Be aware of these 6 things
- Not all appraisers are familiar with solar panels Solar Panels are pretty new and some appraisers are not too familiar with them, or how much value they bring to the house. When our house was appraised the appraiser company called to ask to gather information about our solar panels, he verified that we, in fact, owned them. (I would never rent instead of buy, but Apparently renting Solar Panels is a thing) And also asked about the size and cost of the system. I suspect there will be a good deal of variance on how much value an appraiser believes your solar system brings to the home. So you may want to call 2 or 3 local appraisal companies to get an idea, but the bottom line is that they do add value to your home.
- Buying before you can do 20% down is not for everyone I am in no way endorsing buying a home with less than 20% down, that is the safest way to go. If you do buy a home with less than 20% down make sure that you are able to save enough every month to pay your mortgage principal down to that 20% mark within a reasonable time frame. (12-18 Months was my expectation) Remember the possibility that housing prices could drop, causing you to keep PMI much longer than you planned. So make sure going into the home purchase that you accept the possibility of keeping it for the long term while knowing that you will do everything under your control to get rid of it. Make sure that you have 3-6 months worth of living expenses. Completely depleting your savings in order to make a bigger downpayment is not worth the risk.

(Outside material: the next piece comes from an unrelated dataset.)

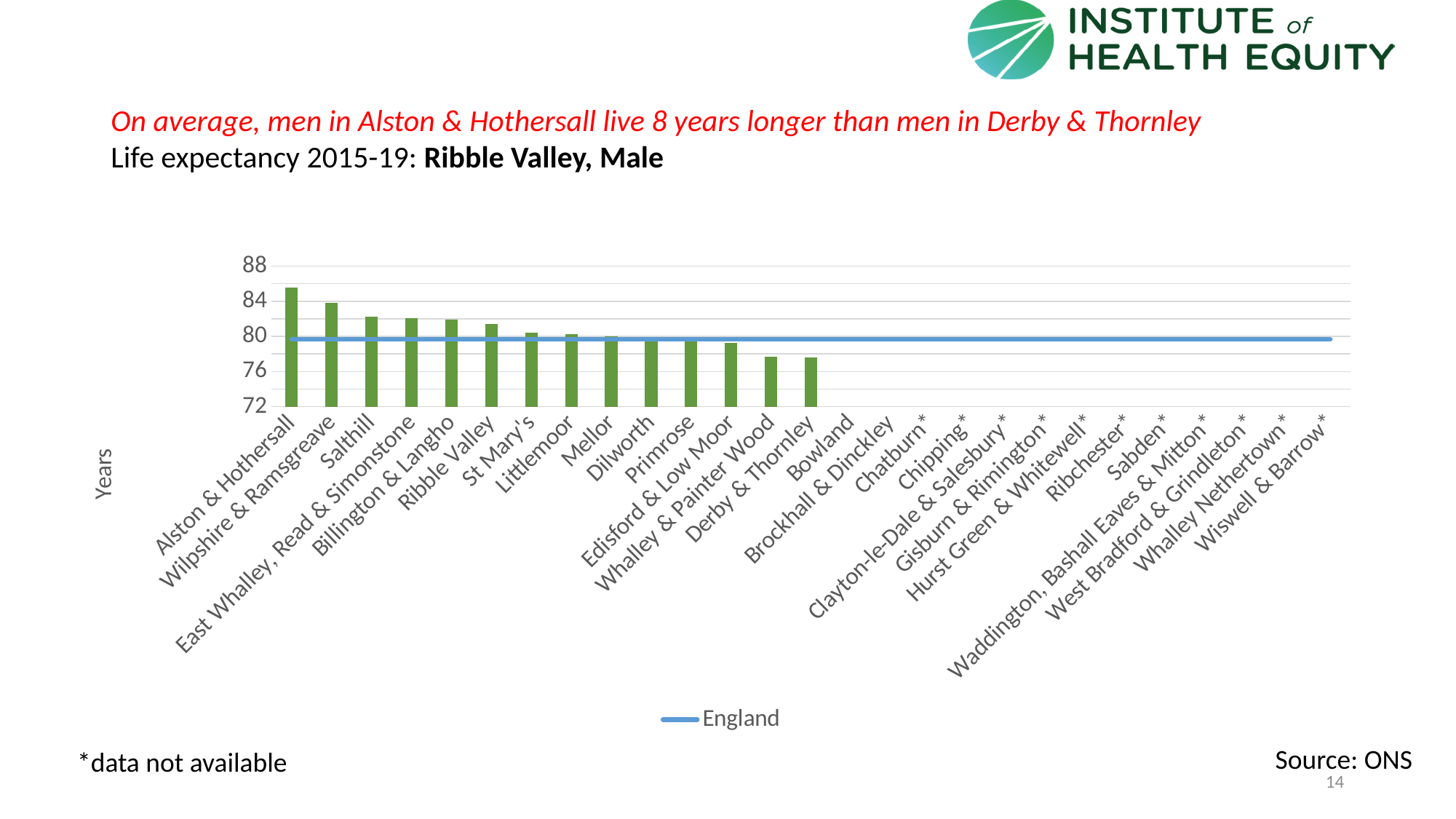
Is the value for Salthill greater or less than 80? greater Is the value for Alston & Hothersall greater or less than 84? greater Is the value for Derby & Thornley greater or less than 80? less What series does the legend identify for the horizontal line? England What kind of chart is shown on the slide? Bar chart Which area has the highest male life expectancy in the chart? Alston & Hothersall Do the bar values rise or fall from left to right along the x axis? Fall Which is larger, the value for Ribble Valley or the value for Derby & Thornley? Ribble Valley Which area with a plotted bar has the lowest male life expectancy? Derby & Thornley Which is larger, the value for Alston & Hothersall or the value for Salthill? Alston & Hothersall How many areas have a bar plotted in the chart? 14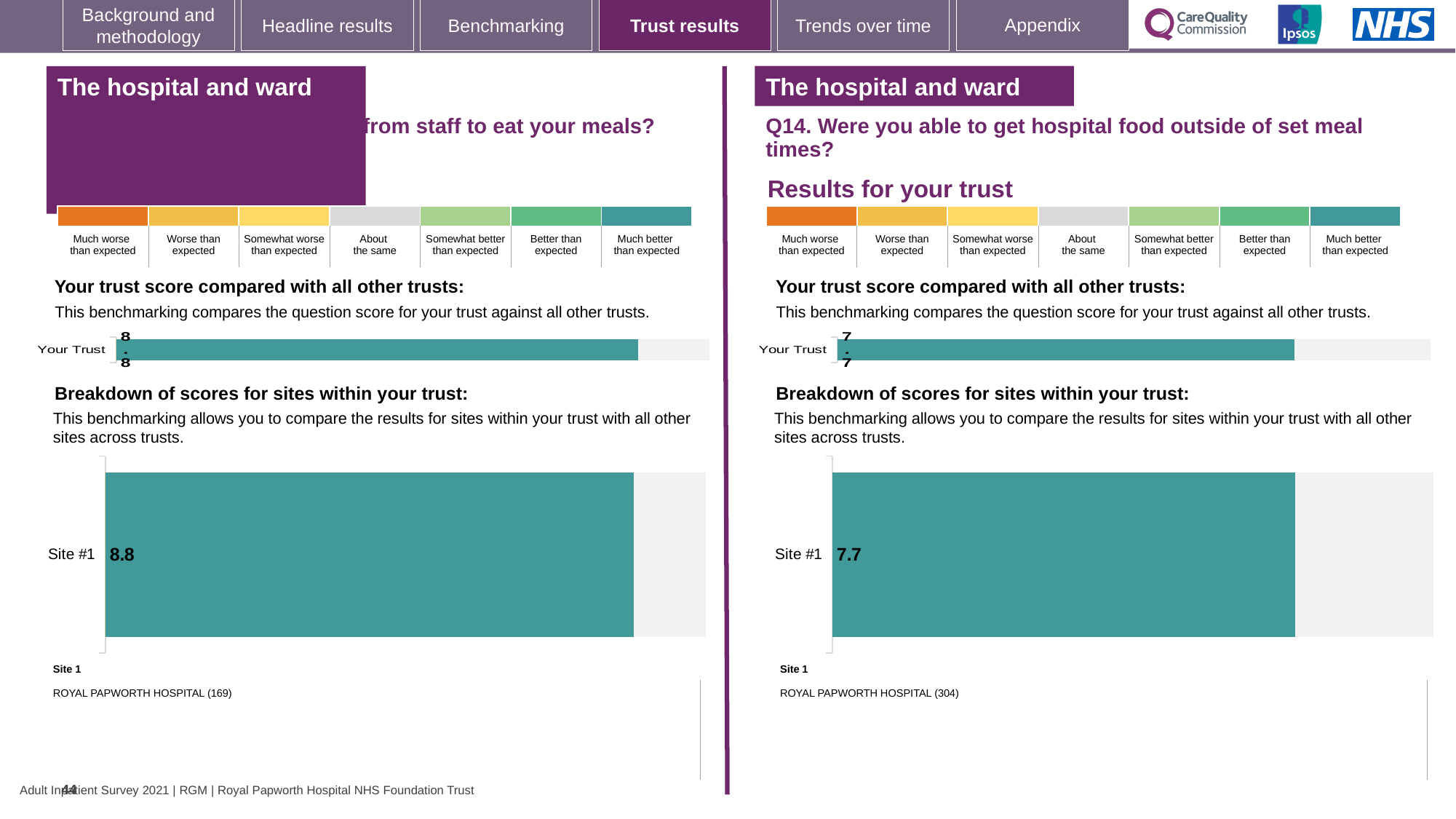
What colour are the score bars in the charts on this slide? Teal How many sites are shown in the 'Breakdown of scores for sites within your trust' chart on the left-hand side of the slide? 1 On the right-hand side of the slide (Q14), what score is shown for Site #1 in the 'Breakdown of scores for sites within your trust' chart? 7.7 What is the difference between the Your Trust score on the left-hand side of the slide and the Your Trust score on the right-hand side (Q14)? 1.1 On the left-hand side of the slide, what score is shown for Site #1 in the 'Breakdown of scores for sites within your trust' chart? 8.8 How many sites are shown in the 'Breakdown of scores for sites within your trust' chart on the right-hand side of the slide (Q14)? 1 What type of chart is used to show the Site #1 score on the right-hand side of the slide (Q14)? Bar chart Which is larger: the Site #1 score on the left-hand side of the slide or the Site #1 score on the right-hand side (Q14)? Left-hand side (8.8) On the right-hand side of the slide (Q14), what is the score shown for Your Trust in the 'Your trust score compared with all other trusts' chart? 7.7 On the left-hand side of the slide, what is the score shown for Your Trust in the 'Your trust score compared with all other trusts' chart? 8.8 Which site name is listed as Site 1 below the right-hand chart (Q14)? ROYAL PAPWORTH HOSPITAL (304) On the right-hand side of the slide, is the Site #1 score equal to the Your Trust score? Yes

- Solar panels are not all created equal Make sure you are investing in quality, high-grade silicon solar panels. Quality Solar panels should have at least a 30-year life expectancy and at least a 20-25 year warranty.
- It’s possible to have too much solar credit To take full advantage of the federal solar tax credits you need to have paid at least the full credit amount in taxes over the year. I have heard that you can collect these credits over two years if you didn’t pay enough taxes to claim the full credit. See a tax professional if needed.
- Plan When I refinanced I had a significant amount of money tied up in an escrow account at the old bank. It took over a month to get the check in the mail. The new bankrolled about a year of escrow costs into the new loan. If I had wanted to keep my loan amount the same with the new bank I would have needed to tell them ahead of time and paid for the escrow costs out of pocket while waiting for the previous escrow reimbursement check to come.
- Other Options Know that there are loans out there that come with no PMI, the trade off is that they come with a higher interest rate. For me, as someone who intends to get rid of PMI as soon as possible, I’ll take the lower interest every time.